Laver en grande série des petits contenants cosmétiques en verre pour permettre aux industriels du secteur le réemploi de leurs emballages. La PME Ibbeo Cosmétiques, basée à Montauban (Tarn-et-Garonne), a décidé de relever le défi. Pas si simple. Si les solutions de lavage existent déjà pour les contenants alimentaires en verre, le dispositif développé par Ibbeo Cosmétiques est bien une première dans le monde des cosmétiques.
Face aux exigences réglementaires en matière de traçabilité, d'hygiène et de microbiologie, le projet a nécessité deux années de R&D. Le prototype est maintenant prêt.

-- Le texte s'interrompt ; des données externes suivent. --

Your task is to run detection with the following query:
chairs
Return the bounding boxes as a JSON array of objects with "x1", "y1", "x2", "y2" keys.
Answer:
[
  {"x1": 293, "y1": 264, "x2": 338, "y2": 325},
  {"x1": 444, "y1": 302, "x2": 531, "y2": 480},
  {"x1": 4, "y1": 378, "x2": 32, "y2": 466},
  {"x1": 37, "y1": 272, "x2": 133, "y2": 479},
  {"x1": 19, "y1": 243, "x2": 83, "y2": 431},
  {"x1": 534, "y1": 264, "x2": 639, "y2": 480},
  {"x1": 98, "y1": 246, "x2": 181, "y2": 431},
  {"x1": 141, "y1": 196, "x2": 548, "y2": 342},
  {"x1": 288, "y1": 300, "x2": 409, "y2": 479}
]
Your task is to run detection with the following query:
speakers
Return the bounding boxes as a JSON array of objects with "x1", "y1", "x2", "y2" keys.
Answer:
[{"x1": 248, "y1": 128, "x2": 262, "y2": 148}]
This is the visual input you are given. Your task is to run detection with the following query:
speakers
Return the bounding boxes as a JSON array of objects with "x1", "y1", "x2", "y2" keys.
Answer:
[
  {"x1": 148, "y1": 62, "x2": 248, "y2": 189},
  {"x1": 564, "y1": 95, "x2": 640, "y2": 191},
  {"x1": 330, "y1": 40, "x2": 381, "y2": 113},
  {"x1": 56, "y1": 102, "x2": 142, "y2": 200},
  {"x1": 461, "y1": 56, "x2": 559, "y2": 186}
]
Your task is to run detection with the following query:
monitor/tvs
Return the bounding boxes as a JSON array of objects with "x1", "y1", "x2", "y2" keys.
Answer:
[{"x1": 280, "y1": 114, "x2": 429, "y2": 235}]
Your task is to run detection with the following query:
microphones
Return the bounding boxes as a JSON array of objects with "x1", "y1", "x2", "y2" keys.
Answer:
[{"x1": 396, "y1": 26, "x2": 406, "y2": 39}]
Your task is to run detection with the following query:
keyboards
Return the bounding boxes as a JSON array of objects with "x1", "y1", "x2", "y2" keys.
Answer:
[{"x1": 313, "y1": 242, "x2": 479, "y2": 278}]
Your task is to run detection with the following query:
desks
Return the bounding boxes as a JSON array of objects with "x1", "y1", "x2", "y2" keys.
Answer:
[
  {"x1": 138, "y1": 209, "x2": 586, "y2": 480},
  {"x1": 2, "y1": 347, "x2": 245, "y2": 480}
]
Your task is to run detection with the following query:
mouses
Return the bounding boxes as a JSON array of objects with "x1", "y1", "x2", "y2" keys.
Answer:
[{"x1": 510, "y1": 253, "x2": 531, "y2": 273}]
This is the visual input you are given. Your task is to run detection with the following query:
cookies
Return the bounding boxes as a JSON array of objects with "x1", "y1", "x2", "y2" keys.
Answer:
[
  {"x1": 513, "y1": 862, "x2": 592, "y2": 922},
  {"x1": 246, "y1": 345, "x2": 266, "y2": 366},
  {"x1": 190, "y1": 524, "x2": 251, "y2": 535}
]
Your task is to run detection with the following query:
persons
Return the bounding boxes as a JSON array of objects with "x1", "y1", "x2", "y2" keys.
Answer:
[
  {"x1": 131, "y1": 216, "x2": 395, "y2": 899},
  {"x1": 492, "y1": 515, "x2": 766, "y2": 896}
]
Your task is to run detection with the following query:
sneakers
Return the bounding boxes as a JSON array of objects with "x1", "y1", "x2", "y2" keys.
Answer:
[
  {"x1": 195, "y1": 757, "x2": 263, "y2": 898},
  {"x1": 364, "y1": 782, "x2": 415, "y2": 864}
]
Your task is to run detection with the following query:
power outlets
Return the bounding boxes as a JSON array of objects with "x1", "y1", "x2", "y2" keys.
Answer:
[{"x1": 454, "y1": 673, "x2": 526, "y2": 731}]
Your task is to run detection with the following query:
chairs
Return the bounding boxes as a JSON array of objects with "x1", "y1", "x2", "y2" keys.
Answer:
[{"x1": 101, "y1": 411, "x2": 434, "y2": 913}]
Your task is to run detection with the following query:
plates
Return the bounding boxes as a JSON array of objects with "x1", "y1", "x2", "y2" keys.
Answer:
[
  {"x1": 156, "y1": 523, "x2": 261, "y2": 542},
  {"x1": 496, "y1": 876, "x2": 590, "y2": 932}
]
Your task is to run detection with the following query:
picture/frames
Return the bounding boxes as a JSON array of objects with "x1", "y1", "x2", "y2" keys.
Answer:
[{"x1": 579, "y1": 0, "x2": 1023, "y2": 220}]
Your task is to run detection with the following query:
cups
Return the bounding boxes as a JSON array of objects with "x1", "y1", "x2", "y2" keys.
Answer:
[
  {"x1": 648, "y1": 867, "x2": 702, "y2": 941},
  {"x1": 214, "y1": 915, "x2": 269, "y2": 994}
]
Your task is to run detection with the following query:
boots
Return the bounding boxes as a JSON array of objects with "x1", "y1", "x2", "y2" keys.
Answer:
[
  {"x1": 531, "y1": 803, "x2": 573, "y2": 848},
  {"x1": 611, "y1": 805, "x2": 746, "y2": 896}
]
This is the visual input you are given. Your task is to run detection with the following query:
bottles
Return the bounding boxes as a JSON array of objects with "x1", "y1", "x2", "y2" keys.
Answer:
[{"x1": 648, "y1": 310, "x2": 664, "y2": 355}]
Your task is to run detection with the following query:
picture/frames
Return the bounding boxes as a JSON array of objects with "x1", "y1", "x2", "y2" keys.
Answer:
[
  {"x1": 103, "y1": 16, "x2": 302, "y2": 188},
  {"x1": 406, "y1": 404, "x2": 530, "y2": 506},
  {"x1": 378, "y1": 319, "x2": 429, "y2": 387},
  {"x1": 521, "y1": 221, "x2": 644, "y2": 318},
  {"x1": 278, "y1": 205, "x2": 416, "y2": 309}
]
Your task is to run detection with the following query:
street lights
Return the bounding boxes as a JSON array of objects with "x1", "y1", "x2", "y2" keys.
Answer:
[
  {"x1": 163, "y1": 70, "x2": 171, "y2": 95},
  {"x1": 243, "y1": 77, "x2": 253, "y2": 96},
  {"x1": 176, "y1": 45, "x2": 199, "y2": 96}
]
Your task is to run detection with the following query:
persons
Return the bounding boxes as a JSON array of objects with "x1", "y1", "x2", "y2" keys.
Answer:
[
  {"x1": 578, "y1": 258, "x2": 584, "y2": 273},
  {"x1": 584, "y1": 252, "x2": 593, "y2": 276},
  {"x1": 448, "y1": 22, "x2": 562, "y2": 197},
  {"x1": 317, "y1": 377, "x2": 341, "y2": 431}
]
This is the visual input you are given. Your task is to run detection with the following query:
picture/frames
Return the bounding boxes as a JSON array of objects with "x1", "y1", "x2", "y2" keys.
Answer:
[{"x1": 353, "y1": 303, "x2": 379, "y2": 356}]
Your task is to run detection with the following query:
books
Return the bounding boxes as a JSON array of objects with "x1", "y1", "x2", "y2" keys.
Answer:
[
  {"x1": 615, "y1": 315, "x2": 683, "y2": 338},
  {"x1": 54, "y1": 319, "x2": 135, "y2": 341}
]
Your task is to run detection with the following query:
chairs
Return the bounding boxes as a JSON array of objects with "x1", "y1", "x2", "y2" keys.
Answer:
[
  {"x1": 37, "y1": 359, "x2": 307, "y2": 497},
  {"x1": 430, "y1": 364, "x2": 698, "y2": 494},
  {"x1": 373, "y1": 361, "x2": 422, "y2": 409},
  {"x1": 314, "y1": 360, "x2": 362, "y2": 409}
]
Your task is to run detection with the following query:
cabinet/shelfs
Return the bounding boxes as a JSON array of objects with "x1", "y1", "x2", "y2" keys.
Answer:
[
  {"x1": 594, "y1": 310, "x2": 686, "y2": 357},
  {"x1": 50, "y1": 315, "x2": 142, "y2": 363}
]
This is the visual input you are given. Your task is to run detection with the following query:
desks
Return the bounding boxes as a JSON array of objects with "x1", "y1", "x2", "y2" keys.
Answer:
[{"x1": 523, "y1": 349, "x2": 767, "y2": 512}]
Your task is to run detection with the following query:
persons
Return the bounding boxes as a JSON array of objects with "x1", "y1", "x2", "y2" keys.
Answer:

Il fait l'objet de tests et de derniers réglages. La première unité de lavage sera implantée à Montauban début 2024 chez Coveco, une filiale d'Ibbeo Cosmétiques créée spécifiquement pour développer ce nouvel axe de diversification. L'investissement est évalué à près d'un million d'euros, avec à la clef la création d'une dizaine d'emplois. La machine pourrait très vite être dupliquée.
Le lavage combine aspersion, immersion et ultrasons
Un vrai challenge pour Ibbeo Cosmétiques. Spécialisée dans la formulation et la fabrication de produits cosmétiques bio, la société, créée en 2011, emploie à peine une dizaine de salariés et affiche un chiffre d'affaires de 300 000 euros. Soucieuse d'améliorer ses pratiques environnementales, Ibbeo Cosmétiques a décidé dès 2019 de remplacer ses emballages plastiques par des contenants en verre, avec la mise en place d'un dispositif de collecte des ports et flacons vides auprès des magasins partenaires.
Mais du recyclage au réemploi, il y avait encore un cap à franchir. En 2021, le projet Coveco, visant le lavage et le réemploi de ses emballages en verre, est retenu à l'issue de l'appel à manifestation d’intérêt national «Développer des dispositifs performants de réemploi d’emballages en verre». Ibbeo Cosmétiques obtient à ce titre un accompagnement de l’Ademe, de Citeo et de la Région Occitanie et se tourne vers Microsemi, un spécialiste du nettoyage industriel par ultrasons, basé à Toulouse (Haute-Garonne).
Ibbeo Cosmétique Vincent Bobo, co-fondateur et gérant d’Ibbeo Cosmétique, devant Coveclean, la nouvelle machine de lavage d’emballages en verre pour leur réemploi dans la cosmétique. © Marina Angel
Les ultrasons ont déjà fait leur preuve pour le nettoyage de pièces industrielles, notamment en aéronautique. Reste à l'adapter aux besoins de la cosmétique. Grâce à cette collaboration, la ligne de lavage Coveclean est mise au point : une machine de 3 mètres de long et de 4 tonnes, dédiée au lavage des emballages en verre de la cosmétique. Les contenants en verre sont positionnés en entrée dans des paniers dont les empreintes sont modulables, pour accueillir aussi bien des flacons que des pots, de 15 à 500 ml. Ils sont rincés par aspersion, puis immergés dans une eau à 60° et bombardés d'ultrasons, avant d'être séchés par vapeur sèche.
Le cycle complet est assuré en 20 minutes. L'eau est filtrée en sortie et réutilisée en circuit fermé. «La combinaison de l'aspersion, de l'immersion et des ultrasons permet d'éliminer toutes traces de produits, notamment les particules d'huiles ou de cires, particulièrement difficiles à nettoyer», explique Vincent Bobo, co-fondateur et gérant d'Ibbeo Cosmétiques. En amont, les emballages sont séparés mécaniquement de leur bouchon ou couvercle, désétiquetés, puis marqués pour assurer une traçabilité complète des contenants avant le process de lavage et de réemploi.
Une dizaine d'unités industrielles d'ici 3 ans
La capacité de l'unité pilote étant de 400 000 pièces par an, très au-dessus de ses propres besoins, évalués à 100 000 pièces par an, la société a prévu d'ouvrir son accès à d'autres marques cosmétiques via sa filiale Coveco. Celle-ci assurera donc les prestations de lavage pour Ibbeo Cosmétiques, mais aussi pour d’autres industriels de la cosmétique en direct ou pour le compte de laveurs industriels.
Dans la foulée, l'objectif est de dupliquer l'unité de lavage de Montauban, un peu partout en France. «Ces unités pourront être exploitées par Coveco ou cédées à des industriels qui préfèrent disposer de leur propre outil de lavage», précise Vinvent Bobo. L'ambition est de produire une dizaine de machines dans un délai de 2 à 3 ans.